> **DATASET EXTRACT**:

============

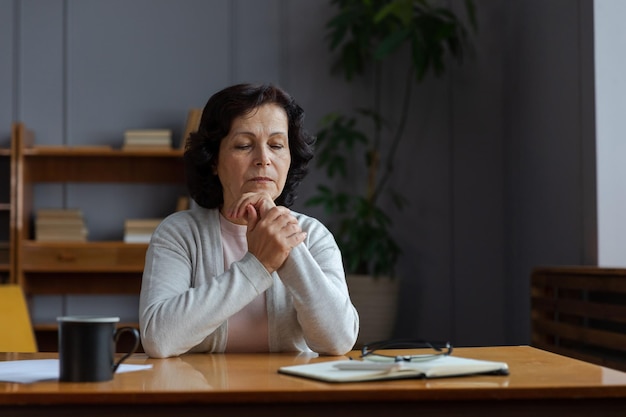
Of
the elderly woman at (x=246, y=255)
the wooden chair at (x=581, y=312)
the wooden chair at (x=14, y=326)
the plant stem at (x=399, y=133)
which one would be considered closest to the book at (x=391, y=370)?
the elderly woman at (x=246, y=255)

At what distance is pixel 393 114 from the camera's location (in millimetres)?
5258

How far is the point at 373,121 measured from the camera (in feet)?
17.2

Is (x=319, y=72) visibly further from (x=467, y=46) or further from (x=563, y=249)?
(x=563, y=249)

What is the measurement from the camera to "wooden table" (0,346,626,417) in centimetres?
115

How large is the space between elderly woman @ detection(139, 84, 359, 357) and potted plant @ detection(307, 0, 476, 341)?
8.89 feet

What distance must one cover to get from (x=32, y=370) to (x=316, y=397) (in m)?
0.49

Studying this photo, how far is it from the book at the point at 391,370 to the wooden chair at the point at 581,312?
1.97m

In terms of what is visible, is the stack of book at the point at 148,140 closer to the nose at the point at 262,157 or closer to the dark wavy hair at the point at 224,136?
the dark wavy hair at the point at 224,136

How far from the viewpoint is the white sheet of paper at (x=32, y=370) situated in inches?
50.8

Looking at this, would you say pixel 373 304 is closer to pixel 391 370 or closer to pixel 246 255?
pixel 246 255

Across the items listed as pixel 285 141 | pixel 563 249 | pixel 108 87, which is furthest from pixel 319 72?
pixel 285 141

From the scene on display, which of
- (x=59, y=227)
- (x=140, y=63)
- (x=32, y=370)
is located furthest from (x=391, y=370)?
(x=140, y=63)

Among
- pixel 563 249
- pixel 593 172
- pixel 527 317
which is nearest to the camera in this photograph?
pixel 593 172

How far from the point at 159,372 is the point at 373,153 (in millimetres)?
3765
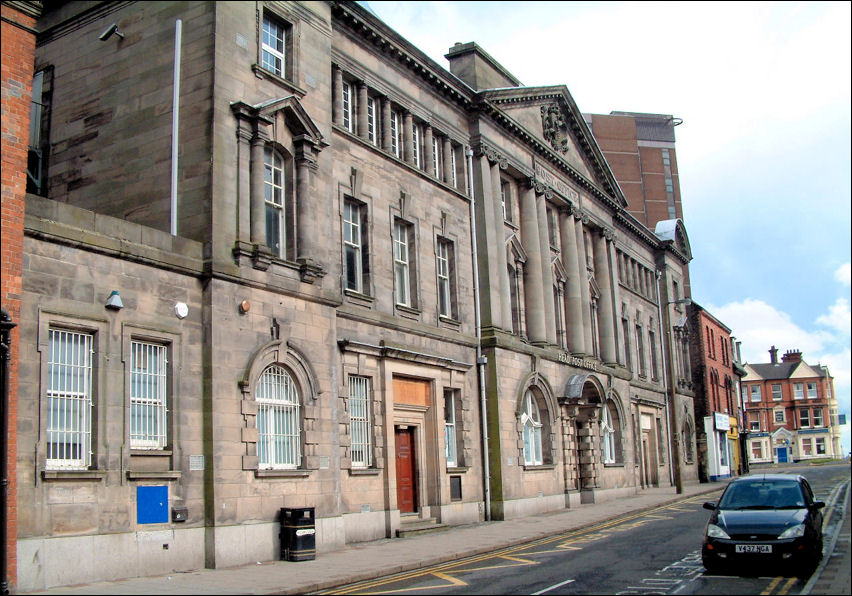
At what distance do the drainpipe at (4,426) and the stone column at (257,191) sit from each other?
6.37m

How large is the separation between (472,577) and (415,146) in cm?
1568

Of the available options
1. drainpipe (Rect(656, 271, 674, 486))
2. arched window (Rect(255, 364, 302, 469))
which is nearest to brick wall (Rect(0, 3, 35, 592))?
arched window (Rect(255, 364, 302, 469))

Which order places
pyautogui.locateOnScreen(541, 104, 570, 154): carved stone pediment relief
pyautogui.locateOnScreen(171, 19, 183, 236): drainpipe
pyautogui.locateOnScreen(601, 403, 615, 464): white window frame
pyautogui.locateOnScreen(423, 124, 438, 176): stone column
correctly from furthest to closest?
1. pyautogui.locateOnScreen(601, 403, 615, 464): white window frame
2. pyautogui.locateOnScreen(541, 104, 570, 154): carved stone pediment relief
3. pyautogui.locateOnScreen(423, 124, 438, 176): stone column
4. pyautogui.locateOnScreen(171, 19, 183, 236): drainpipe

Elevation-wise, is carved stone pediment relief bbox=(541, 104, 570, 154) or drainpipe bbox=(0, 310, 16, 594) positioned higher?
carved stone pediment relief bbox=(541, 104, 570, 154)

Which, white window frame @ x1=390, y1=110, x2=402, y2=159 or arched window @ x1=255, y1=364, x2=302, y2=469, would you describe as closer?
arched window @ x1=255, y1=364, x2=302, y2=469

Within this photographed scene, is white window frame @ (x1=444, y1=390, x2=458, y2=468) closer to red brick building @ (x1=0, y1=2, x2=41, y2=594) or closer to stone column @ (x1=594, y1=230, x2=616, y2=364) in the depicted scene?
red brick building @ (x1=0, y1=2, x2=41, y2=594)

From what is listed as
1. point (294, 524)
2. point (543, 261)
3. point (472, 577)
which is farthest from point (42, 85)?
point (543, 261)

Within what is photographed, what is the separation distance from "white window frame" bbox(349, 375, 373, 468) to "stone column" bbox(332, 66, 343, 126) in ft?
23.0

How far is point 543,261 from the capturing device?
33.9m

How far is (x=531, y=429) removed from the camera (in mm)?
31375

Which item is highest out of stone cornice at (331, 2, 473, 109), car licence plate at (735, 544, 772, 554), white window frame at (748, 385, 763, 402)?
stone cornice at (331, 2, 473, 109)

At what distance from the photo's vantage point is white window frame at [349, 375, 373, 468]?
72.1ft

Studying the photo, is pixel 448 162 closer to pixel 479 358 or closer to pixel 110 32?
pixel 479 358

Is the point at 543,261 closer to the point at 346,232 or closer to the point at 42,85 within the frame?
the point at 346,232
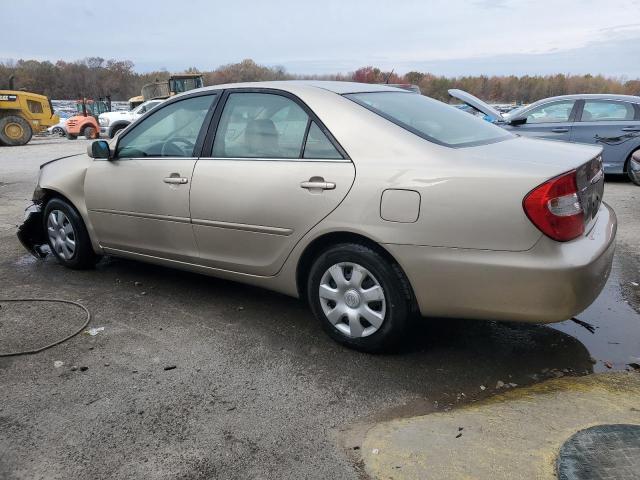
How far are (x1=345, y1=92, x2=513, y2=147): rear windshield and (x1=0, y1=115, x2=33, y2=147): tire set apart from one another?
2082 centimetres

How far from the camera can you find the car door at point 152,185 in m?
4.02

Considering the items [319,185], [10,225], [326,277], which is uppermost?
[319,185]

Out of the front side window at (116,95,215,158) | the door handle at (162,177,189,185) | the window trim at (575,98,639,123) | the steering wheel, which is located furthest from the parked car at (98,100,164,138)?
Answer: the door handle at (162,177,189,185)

============

> **GIVEN TASK**: Reproduce every line precisely as given, omitting all pictures.

> **SOLUTION TO THE PROBLEM**:
Of
the elderly woman at (x=246, y=255)
the wooden chair at (x=581, y=312)
the wooden chair at (x=14, y=326)
the plant stem at (x=399, y=133)
which one would be considered closest to the book at (x=391, y=370)?
the elderly woman at (x=246, y=255)

At what distance is pixel 393 114 from the camera's location (in millimetres)?
5258

How far is the point at 373,121 measured from the camera (in feet)?
17.2

Is (x=319, y=72) visibly further from (x=467, y=46) or further from (x=563, y=249)?
(x=563, y=249)

What is the measurement from the camera to "wooden table" (0,346,626,417) in centimetres?
115

How large is the space between elderly woman @ detection(139, 84, 359, 357) and potted plant @ detection(307, 0, 476, 341)?
8.89 feet

What distance must one cover to get from (x=32, y=370) to (x=316, y=397) (in m)?
0.49

Studying this photo, how far is it from the book at the point at 391,370 to the wooden chair at the point at 581,312?
1.97m

In terms of what is visible, is the stack of book at the point at 148,140 closer to the nose at the point at 262,157 or closer to the dark wavy hair at the point at 224,136?
the dark wavy hair at the point at 224,136

How far from the viewpoint is the white sheet of paper at (x=32, y=370) situated in inches?
50.8

Looking at this, would you say pixel 373 304 is closer to pixel 391 370 or closer to pixel 246 255?
pixel 246 255

Across the items listed as pixel 285 141 | pixel 563 249 | pixel 108 87, which is furthest from pixel 319 72?
pixel 285 141

From the scene on display, which of
- (x=59, y=227)
- (x=140, y=63)
- (x=32, y=370)
is located furthest from (x=391, y=370)?
(x=140, y=63)

Among
- pixel 563 249
- pixel 593 172
- pixel 527 317
which is nearest to the camera in this photograph?
pixel 593 172

How far from the point at 159,372 is the point at 373,153 (in millimetres)?
3765
At what distance do the drainpipe at (4,426) and the stone column at (257,191) sit from each other?
6.37m

How large is the separation between (472,577) and (415,146) in cm?
1568

Of the available options
1. drainpipe (Rect(656, 271, 674, 486))
2. arched window (Rect(255, 364, 302, 469))
which is nearest to brick wall (Rect(0, 3, 35, 592))?
arched window (Rect(255, 364, 302, 469))

Which order places
pyautogui.locateOnScreen(541, 104, 570, 154): carved stone pediment relief
pyautogui.locateOnScreen(171, 19, 183, 236): drainpipe
pyautogui.locateOnScreen(601, 403, 615, 464): white window frame
pyautogui.locateOnScreen(423, 124, 438, 176): stone column
correctly from furthest to closest?
1. pyautogui.locateOnScreen(601, 403, 615, 464): white window frame
2. pyautogui.locateOnScreen(541, 104, 570, 154): carved stone pediment relief
3. pyautogui.locateOnScreen(423, 124, 438, 176): stone column
4. pyautogui.locateOnScreen(171, 19, 183, 236): drainpipe

Elevation-wise, is carved stone pediment relief bbox=(541, 104, 570, 154) or drainpipe bbox=(0, 310, 16, 594) positioned higher?
carved stone pediment relief bbox=(541, 104, 570, 154)

Which, white window frame @ x1=390, y1=110, x2=402, y2=159 or arched window @ x1=255, y1=364, x2=302, y2=469, would you describe as closer?
arched window @ x1=255, y1=364, x2=302, y2=469

Within this photographed scene, is white window frame @ (x1=444, y1=390, x2=458, y2=468) closer to red brick building @ (x1=0, y1=2, x2=41, y2=594) or closer to stone column @ (x1=594, y1=230, x2=616, y2=364) in the depicted scene?
red brick building @ (x1=0, y1=2, x2=41, y2=594)

From what is listed as
1. point (294, 524)
2. point (543, 261)
3. point (472, 577)
which is farthest from point (42, 85)?
point (543, 261)

Within what is photographed, what is the separation distance from "white window frame" bbox(349, 375, 373, 468) to "stone column" bbox(332, 66, 343, 126) in ft?
23.0

How far is point 543,261 from the capturing device?
33.9m

How far is (x=531, y=429) removed from the camera (in mm)?
31375

Which item is highest out of stone cornice at (331, 2, 473, 109), car licence plate at (735, 544, 772, 554), white window frame at (748, 385, 763, 402)?
stone cornice at (331, 2, 473, 109)

At what distance from the photo's vantage point is white window frame at [349, 375, 373, 468]?
72.1ft

Studying the photo, is pixel 448 162 closer to pixel 479 358 or closer to pixel 110 32?
pixel 479 358

Is the point at 543,261 closer to the point at 346,232 or closer to the point at 42,85 within the frame?
the point at 346,232
How far are (x1=345, y1=92, x2=513, y2=147): rear windshield and (x1=0, y1=115, x2=33, y2=147): tire set apart from one another?
2082 centimetres

How far from the camera can you find the car door at point 152,185 in m?
4.02

Considering the items [319,185], [10,225], [326,277], which is uppermost?
[319,185]

Out of the front side window at (116,95,215,158) | the door handle at (162,177,189,185) | the window trim at (575,98,639,123) | the steering wheel, which is located furthest from the parked car at (98,100,164,138)?
Answer: the door handle at (162,177,189,185)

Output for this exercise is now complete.